--- Begin Extracted material ---

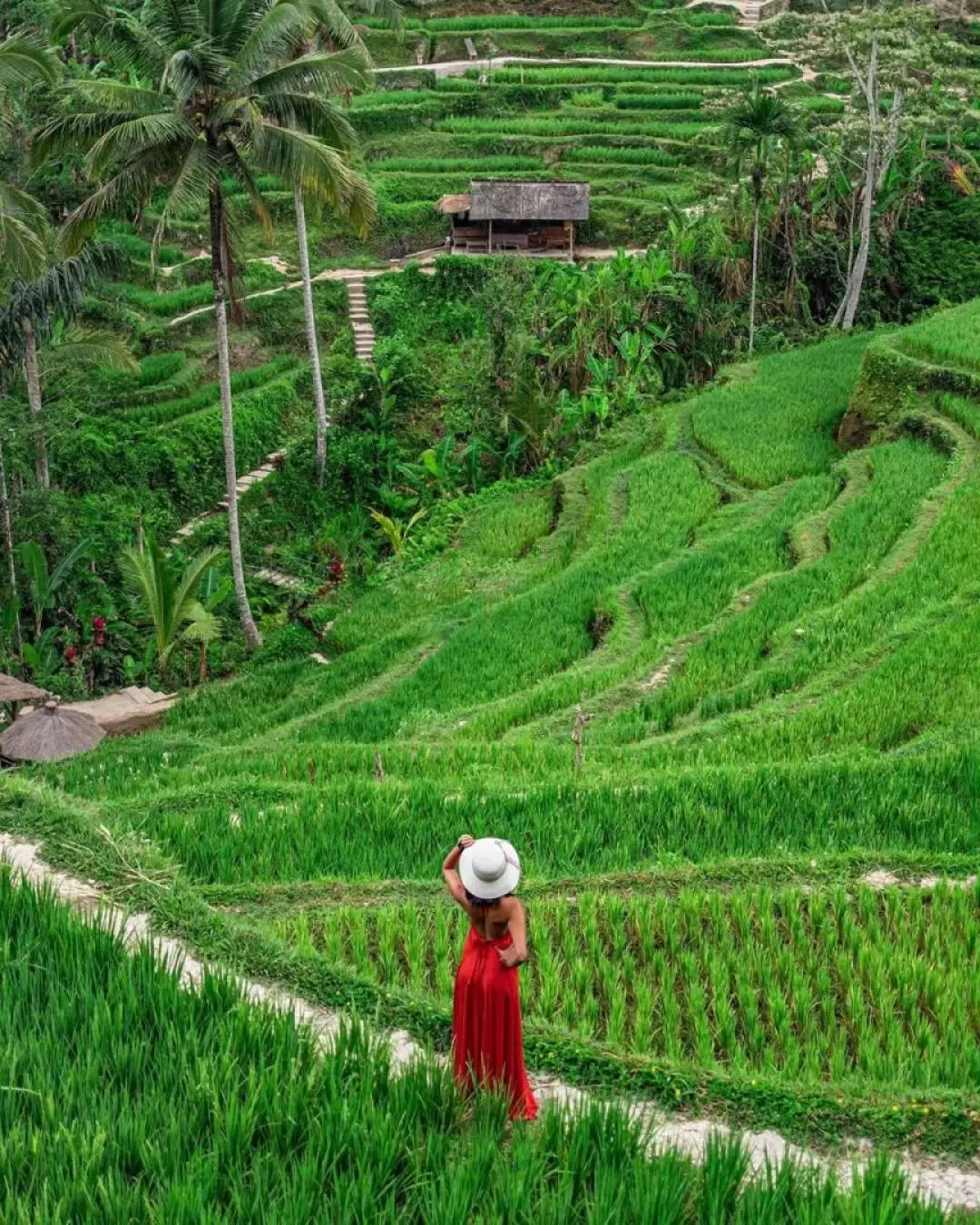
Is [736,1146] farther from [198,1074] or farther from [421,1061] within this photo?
[198,1074]

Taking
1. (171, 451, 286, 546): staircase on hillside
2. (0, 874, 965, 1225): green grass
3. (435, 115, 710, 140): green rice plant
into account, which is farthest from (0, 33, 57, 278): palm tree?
(435, 115, 710, 140): green rice plant

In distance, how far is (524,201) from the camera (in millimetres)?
24922

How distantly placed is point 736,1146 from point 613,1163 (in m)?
0.35

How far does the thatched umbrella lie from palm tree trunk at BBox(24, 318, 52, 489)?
4853 mm

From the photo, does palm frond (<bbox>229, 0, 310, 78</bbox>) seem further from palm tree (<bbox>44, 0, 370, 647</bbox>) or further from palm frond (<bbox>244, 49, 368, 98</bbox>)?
palm frond (<bbox>244, 49, 368, 98</bbox>)

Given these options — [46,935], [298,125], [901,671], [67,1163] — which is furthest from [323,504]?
[67,1163]

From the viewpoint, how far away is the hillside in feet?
17.5

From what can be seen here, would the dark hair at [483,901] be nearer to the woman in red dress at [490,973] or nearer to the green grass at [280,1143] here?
the woman in red dress at [490,973]

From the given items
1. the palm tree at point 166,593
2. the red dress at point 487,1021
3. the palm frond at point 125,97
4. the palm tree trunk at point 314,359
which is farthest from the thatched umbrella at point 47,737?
the palm tree trunk at point 314,359

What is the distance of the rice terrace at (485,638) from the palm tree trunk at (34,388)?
0.10m

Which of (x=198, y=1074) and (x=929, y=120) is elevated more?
(x=929, y=120)

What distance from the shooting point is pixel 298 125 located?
1313cm

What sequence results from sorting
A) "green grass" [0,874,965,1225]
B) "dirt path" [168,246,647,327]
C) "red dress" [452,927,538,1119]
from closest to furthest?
"green grass" [0,874,965,1225]
"red dress" [452,927,538,1119]
"dirt path" [168,246,647,327]

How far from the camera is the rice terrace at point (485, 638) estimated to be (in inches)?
165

--- End Extracted material ---

◆ Problem statement
Copy the stretch of the listing from the line containing "In distance, how" through its end, switching "camera" to "lens" and changing nothing else.

◆ Exercise answer
In distance, how far is (524,201) from the lens (in millimetres)?
24922

How distantly placed is point 736,1146 from point 613,1163 (in m)?
0.35

How far does the thatched umbrella lie from palm tree trunk at BBox(24, 318, 52, 489)?
4853 mm

From the photo, does palm frond (<bbox>229, 0, 310, 78</bbox>) seem further from palm tree (<bbox>44, 0, 370, 647</bbox>) or further from palm frond (<bbox>244, 49, 368, 98</bbox>)?
palm frond (<bbox>244, 49, 368, 98</bbox>)

Given these options — [46,935], [298,125], [901,671], [67,1163] — which is furthest from [323,504]?
[67,1163]

From the viewpoint, how far away is the hillside in feet?
17.5

From what can be seen here, would the dark hair at [483,901] be nearer to the woman in red dress at [490,973] or nearer to the green grass at [280,1143] here?
the woman in red dress at [490,973]

From the given items
1. the palm tree at point 166,593
2. the red dress at point 487,1021
3. the palm frond at point 125,97
4. the palm tree trunk at point 314,359
which is farthest from the thatched umbrella at point 47,737?
the palm tree trunk at point 314,359

What is the distance of the rice terrace at (485,638) from the palm tree trunk at (34,388)?
0.10m

Which of (x=198, y=1074) and (x=929, y=120) is elevated more?
(x=929, y=120)

What distance from the shooting point is pixel 298 125 located?
1313cm

What sequence results from sorting
A) "green grass" [0,874,965,1225]
B) "dirt path" [168,246,647,327]
C) "red dress" [452,927,538,1119]
from closest to furthest?
"green grass" [0,874,965,1225]
"red dress" [452,927,538,1119]
"dirt path" [168,246,647,327]

How far from the lens is the rice terrace at point (485, 638) estimated to be (in inches)?
165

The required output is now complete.